Noi sappiamo che la scienza ci dice che la mente non distingue tra ciò che è reale e ciò che non è, la meraviglia può essere veramente quella di poter dire alla tua mente che ciò che tu stai vivendo, il tuo dato reale, è vero. Ormai questa verità forse bisogna ritrovarla nel codice teatrale, che non è nemmeno più il codice del cinema che ti fa più o meno immedesimare con grandi mezzi, ma è sapere che ciò che vivi, è reale. La missione ha a che fare fortemente con il creare una memoria di consapevolezza della realtà che si sta vivendo, è come se ci fosse una paura di perdere la possibilità di vivere l’esperienza di un’alba di un tramonto, di un evento naturale e nel momento in cui la vivi profondamente dentro di te è come se valesse di meno se non l’hai immortalata e condivisa. Come dico sempre ai mie allievi: “Desdemona non può morire sennò bisognerebbe avere un’attrice a sera per poter lavorare”. Quanto più uno è abituato a poter imprimere alla propria mente che ciò che sta vivendo è reale, facendo a meno del telefonino e di una serie di dispositivi, fermando l’attimo con una foto, tanto più diventiamo coscienti della nostra capacità della memoria di essere i migliori computer naturali che esistono al mondo e nell’universo perché abbiamo una mente che è fatta a immagine dell’universo, secondo me, questa è una risorsa del teatro. La missione dell’attore quindi sia quella di diventare testimoni, di creare un testimone che quello che stiamo vivendo sia reale e credo sempre più sarà un problema che dovremo affrontare e il teatro sarà un buon luogo dove potersi divertire, gioire e identificarsi nel dolore e nelle diverse emozioni suscitate.

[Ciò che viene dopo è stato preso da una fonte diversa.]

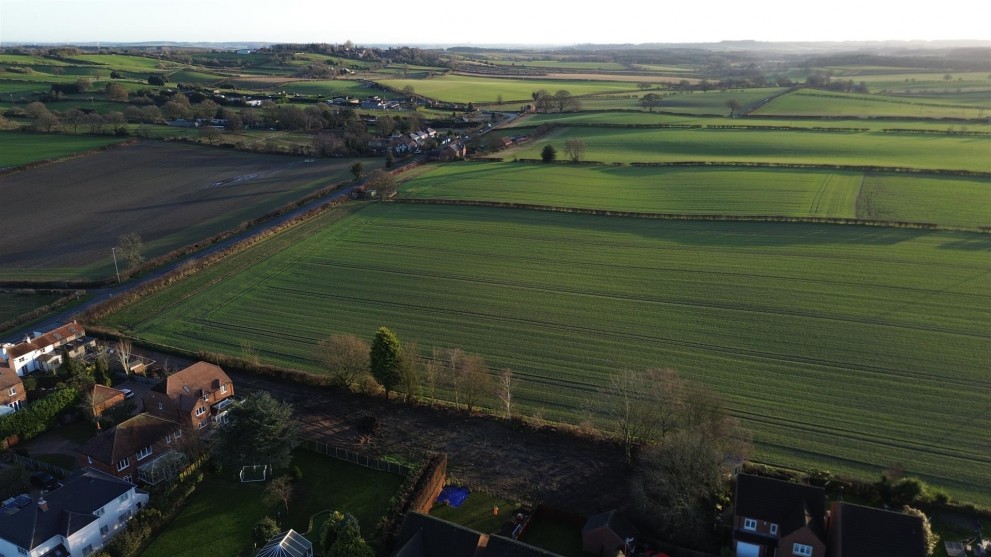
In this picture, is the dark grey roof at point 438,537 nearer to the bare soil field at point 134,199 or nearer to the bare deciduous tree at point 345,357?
the bare deciduous tree at point 345,357

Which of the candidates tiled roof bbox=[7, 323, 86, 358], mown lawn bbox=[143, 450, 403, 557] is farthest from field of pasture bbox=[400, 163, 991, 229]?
mown lawn bbox=[143, 450, 403, 557]

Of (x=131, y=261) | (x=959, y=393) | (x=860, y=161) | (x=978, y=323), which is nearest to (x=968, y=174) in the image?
(x=860, y=161)

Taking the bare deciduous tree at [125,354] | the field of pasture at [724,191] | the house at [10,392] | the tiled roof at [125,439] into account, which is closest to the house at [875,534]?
the tiled roof at [125,439]

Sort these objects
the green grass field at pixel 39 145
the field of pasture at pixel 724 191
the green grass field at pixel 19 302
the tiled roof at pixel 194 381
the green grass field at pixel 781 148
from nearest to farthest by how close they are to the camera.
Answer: the tiled roof at pixel 194 381 → the green grass field at pixel 19 302 → the field of pasture at pixel 724 191 → the green grass field at pixel 781 148 → the green grass field at pixel 39 145

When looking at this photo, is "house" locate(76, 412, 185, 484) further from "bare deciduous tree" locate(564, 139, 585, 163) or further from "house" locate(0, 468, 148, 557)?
"bare deciduous tree" locate(564, 139, 585, 163)

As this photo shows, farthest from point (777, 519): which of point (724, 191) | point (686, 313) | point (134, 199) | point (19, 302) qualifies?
point (134, 199)

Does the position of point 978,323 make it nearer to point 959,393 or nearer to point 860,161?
point 959,393
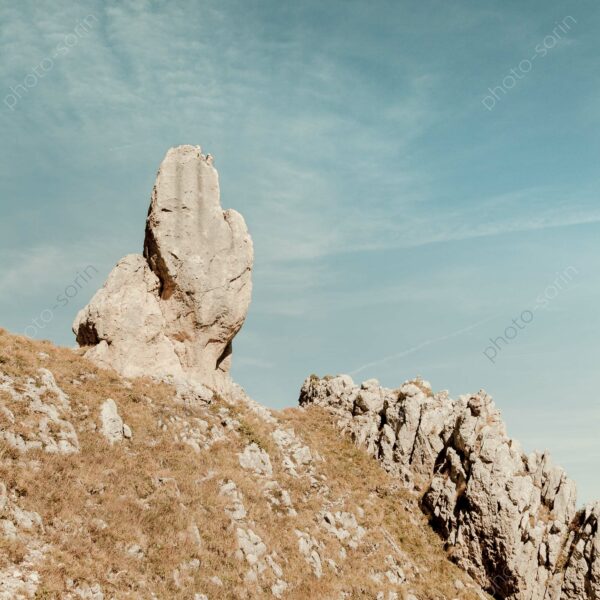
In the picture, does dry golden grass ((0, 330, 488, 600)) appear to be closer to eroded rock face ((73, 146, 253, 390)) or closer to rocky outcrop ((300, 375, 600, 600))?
rocky outcrop ((300, 375, 600, 600))

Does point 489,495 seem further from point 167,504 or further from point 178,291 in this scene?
point 178,291

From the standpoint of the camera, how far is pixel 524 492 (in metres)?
34.2

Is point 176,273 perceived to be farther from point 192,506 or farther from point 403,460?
point 403,460

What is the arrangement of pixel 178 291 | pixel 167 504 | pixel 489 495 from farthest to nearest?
pixel 178 291 < pixel 489 495 < pixel 167 504

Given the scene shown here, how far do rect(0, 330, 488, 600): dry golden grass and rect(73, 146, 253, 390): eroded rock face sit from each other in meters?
2.56

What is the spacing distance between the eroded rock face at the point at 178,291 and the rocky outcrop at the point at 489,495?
1539cm

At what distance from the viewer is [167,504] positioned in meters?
24.1

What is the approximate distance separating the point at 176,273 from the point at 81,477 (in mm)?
18615

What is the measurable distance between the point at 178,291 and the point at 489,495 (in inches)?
1032

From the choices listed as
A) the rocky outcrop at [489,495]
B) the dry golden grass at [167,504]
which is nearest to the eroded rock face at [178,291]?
the dry golden grass at [167,504]

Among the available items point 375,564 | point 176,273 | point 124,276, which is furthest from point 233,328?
point 375,564

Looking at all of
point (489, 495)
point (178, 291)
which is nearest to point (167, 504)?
point (178, 291)

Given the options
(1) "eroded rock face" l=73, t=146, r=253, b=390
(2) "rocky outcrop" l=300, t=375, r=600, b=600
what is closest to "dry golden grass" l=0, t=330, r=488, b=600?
(2) "rocky outcrop" l=300, t=375, r=600, b=600

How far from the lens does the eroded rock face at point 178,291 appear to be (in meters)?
35.9
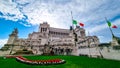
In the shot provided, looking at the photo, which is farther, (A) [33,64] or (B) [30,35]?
(B) [30,35]

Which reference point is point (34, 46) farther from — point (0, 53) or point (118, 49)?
point (118, 49)

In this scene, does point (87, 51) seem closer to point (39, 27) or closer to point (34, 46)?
point (34, 46)

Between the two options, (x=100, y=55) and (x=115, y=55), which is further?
(x=100, y=55)

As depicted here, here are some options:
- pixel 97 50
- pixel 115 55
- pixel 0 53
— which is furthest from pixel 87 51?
pixel 0 53

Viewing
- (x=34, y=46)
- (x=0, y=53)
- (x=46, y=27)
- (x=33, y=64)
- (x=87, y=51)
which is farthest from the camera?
(x=46, y=27)

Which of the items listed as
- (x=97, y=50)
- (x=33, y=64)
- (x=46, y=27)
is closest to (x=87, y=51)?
(x=97, y=50)

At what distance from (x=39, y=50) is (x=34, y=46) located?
12.2 ft

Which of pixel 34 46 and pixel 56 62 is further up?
pixel 34 46

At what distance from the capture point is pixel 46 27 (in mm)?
91625

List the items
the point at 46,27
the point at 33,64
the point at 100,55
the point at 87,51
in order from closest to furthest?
the point at 33,64 → the point at 100,55 → the point at 87,51 → the point at 46,27

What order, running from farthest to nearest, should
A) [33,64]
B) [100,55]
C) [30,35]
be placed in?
[30,35] → [100,55] → [33,64]

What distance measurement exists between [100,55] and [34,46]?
1597 inches

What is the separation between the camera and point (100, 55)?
28250mm

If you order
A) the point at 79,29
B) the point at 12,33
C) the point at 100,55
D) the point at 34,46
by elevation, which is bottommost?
the point at 100,55
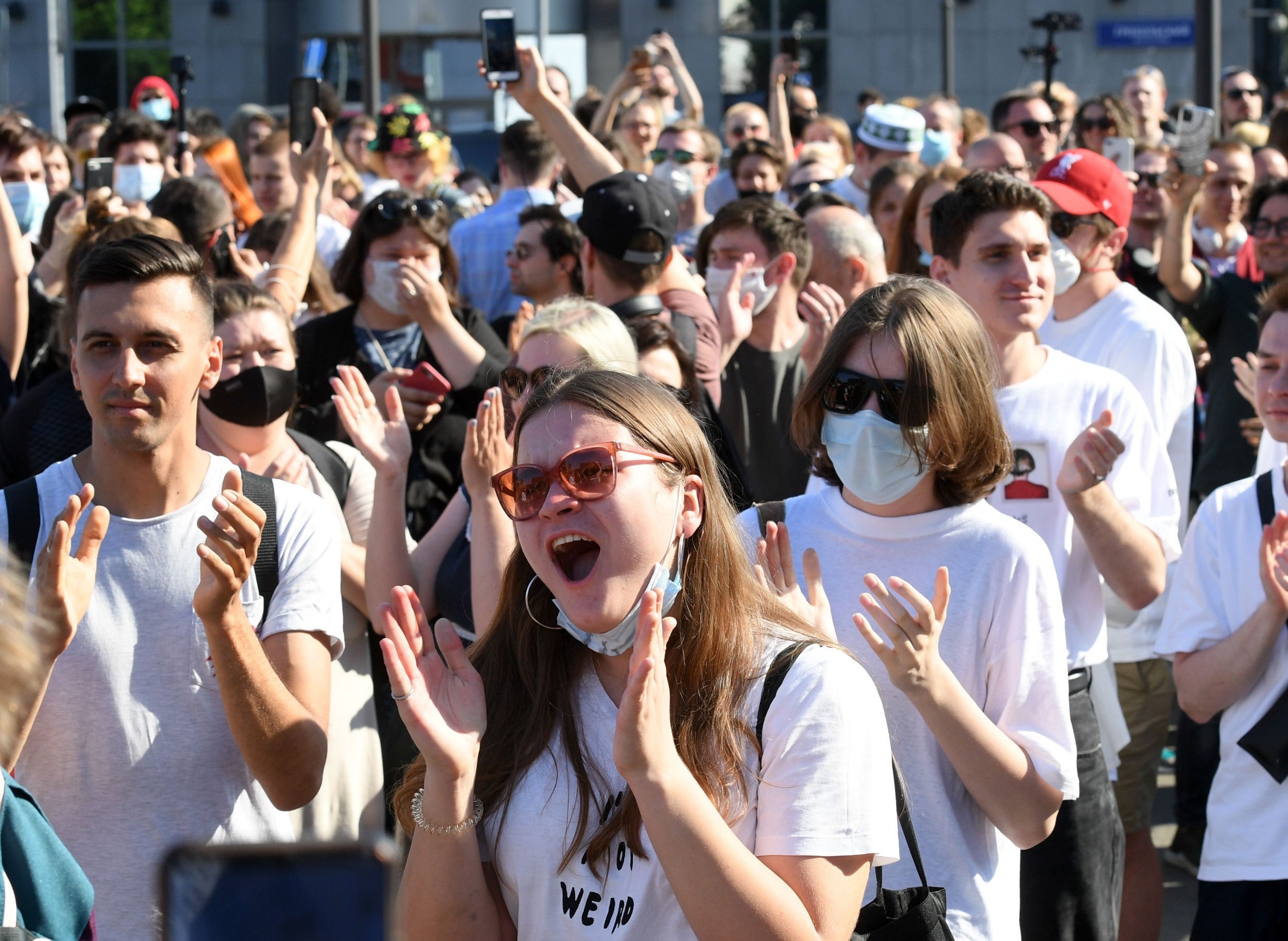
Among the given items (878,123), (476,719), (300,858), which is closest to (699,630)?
(476,719)

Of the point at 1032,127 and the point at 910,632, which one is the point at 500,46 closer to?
Answer: the point at 1032,127

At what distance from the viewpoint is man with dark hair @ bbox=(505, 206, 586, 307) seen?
6.03 metres

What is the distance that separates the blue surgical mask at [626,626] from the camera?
2326 mm

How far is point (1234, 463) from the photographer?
20.9 feet

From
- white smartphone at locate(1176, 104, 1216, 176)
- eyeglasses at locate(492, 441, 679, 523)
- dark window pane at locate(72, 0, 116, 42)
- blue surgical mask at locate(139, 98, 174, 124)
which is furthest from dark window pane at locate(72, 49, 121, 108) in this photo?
eyeglasses at locate(492, 441, 679, 523)

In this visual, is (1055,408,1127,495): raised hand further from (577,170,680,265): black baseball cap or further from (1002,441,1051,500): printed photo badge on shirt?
(577,170,680,265): black baseball cap

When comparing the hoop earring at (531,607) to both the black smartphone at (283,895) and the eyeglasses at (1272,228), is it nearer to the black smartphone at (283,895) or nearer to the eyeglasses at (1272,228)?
the black smartphone at (283,895)

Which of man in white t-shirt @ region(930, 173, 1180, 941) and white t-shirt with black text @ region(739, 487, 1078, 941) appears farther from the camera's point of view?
man in white t-shirt @ region(930, 173, 1180, 941)

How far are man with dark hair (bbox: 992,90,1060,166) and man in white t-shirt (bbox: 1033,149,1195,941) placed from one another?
4.34 metres

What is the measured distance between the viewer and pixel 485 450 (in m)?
3.74

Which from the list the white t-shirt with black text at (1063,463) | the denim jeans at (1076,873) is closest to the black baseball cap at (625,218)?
the white t-shirt with black text at (1063,463)

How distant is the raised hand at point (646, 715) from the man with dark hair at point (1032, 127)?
780cm

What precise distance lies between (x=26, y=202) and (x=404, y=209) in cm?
268

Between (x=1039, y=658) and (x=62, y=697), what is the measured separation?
6.08ft
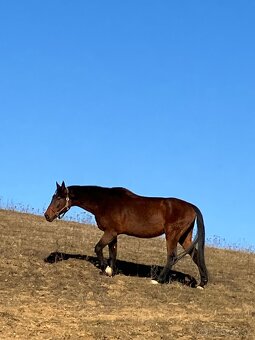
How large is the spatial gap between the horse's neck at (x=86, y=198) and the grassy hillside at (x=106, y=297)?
4.44 feet

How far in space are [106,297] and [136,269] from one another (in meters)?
3.21

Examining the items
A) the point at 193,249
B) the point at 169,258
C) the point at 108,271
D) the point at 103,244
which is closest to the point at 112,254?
the point at 103,244

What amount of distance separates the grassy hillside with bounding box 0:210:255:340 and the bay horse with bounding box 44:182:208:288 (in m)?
0.60

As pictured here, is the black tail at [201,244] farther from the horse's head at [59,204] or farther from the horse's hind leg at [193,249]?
the horse's head at [59,204]

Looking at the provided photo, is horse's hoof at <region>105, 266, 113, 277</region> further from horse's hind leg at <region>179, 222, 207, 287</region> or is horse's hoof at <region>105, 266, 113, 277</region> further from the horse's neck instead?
horse's hind leg at <region>179, 222, 207, 287</region>

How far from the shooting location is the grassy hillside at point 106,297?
10.5 meters

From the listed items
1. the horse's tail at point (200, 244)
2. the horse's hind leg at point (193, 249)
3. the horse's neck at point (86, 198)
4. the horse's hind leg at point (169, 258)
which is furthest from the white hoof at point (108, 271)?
the horse's hind leg at point (193, 249)

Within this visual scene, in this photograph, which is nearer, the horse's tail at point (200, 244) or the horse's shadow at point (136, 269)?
the horse's tail at point (200, 244)

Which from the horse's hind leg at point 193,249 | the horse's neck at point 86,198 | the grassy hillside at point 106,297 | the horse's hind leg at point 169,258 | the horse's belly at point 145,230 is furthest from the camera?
the horse's neck at point 86,198

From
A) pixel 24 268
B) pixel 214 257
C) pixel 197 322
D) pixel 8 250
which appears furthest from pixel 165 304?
pixel 214 257

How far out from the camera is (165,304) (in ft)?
40.5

Parlami dei prossimi progetti teatrali

Sono stato a Milano fino al 2 aprile 2017 con L’Aiace di Ritsos, interpretato da Viola Graziosi. Abbiamo avuto un grande successo, siamo stati al Salone Pacta, un luogo ricco di storia. E’ una bella cosa che mi vede come regista ed è un piacere lavorare con un’attrice come Viola perché è sensibile e riesce a sviluppare questo discorso della testimonianza. In questo momento qua, è davvero importante perché per far sì che il mito esista, dev’esserci un testimone in grado di poter incarnare le parole, la trasmissione del mito.
Verrete a Roma con l’Aiace?
Verremo ai primi di maggio al Teatro Lo Spazio di Roma. E’ un piccolo gioellino, una chicca, un modo per vivere con leggerezza, una serata piacevole.

Piazza ha partecipato come interprete e protagonista e vinto diversi premi Ubu come migliore spettacolo, lavorando con grandi registi nazionali e internazionali:  Luca Ronconi in Infinities o Der Park di Peter Stein, ha interpretato vari drammi shakespeariani come Re Lear, ultimo Misura per Misura di cui è stato interprete e regista e ha portato in Italia con estrema maestria, il personaggio di Sad nel monologo di Schneider Dreck (Schifo) diretto da Cesare Lievi  e il Calderón di Pasolini con la sapiente regia di Federico Tiezzi.